- **Data to process**
※

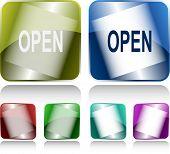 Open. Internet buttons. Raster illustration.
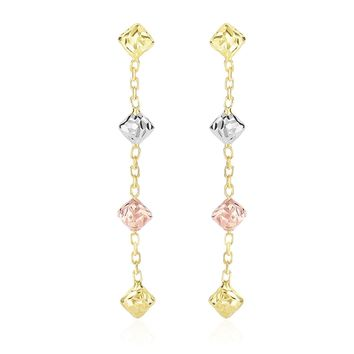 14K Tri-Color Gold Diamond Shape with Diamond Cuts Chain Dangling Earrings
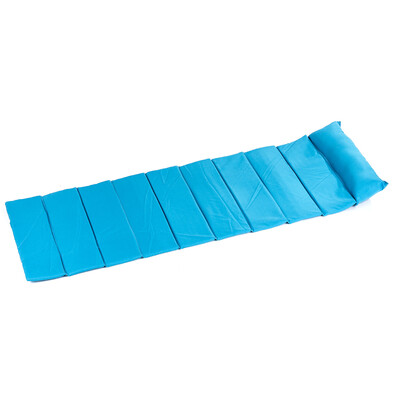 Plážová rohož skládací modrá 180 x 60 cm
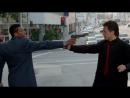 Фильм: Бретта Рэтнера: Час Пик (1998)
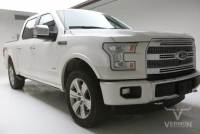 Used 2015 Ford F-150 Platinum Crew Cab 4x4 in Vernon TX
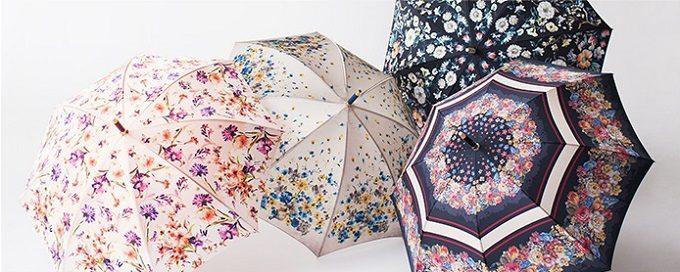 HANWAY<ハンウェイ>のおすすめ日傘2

※

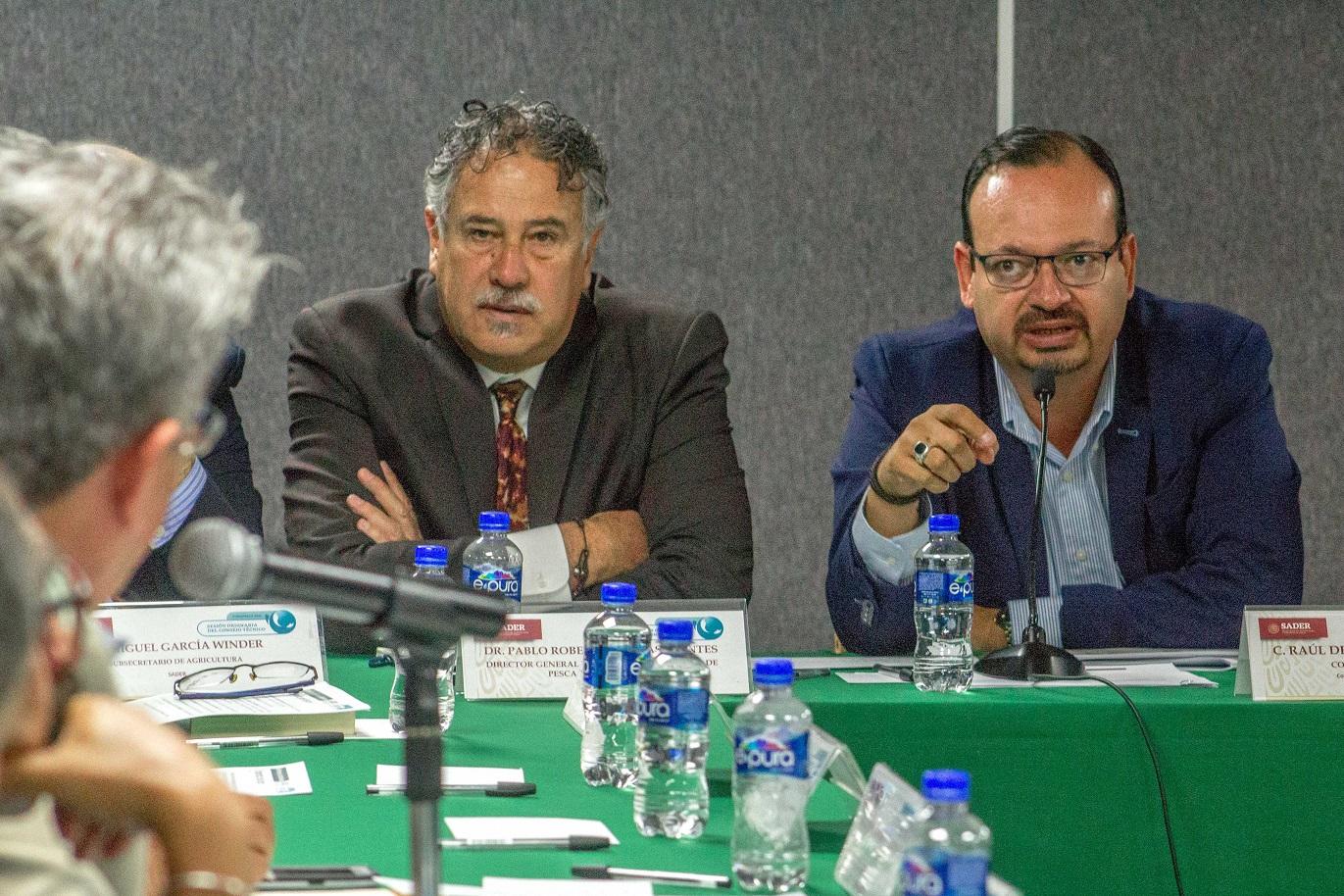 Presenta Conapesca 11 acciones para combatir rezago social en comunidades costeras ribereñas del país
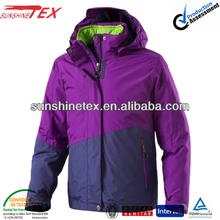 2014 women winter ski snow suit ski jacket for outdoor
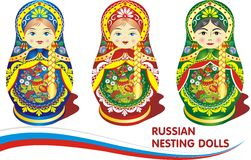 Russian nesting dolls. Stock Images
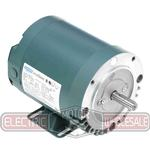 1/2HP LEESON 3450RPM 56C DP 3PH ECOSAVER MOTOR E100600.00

※

- **Task objective**
In the records above, find the line with "2014 women winter" and the line with "1/2HP LEESON 3450RPM"; please transcribe exactly those two lines and all lines between them, omitting any picture.

- **Result for this task**
 2014 women winter ski snow suit ski jacket for outdoor
 Russian nesting dolls. Stock Images
 1/2HP LEESON 3450RPM 56C DP 3PH ECOSAVER MOTOR E100600.00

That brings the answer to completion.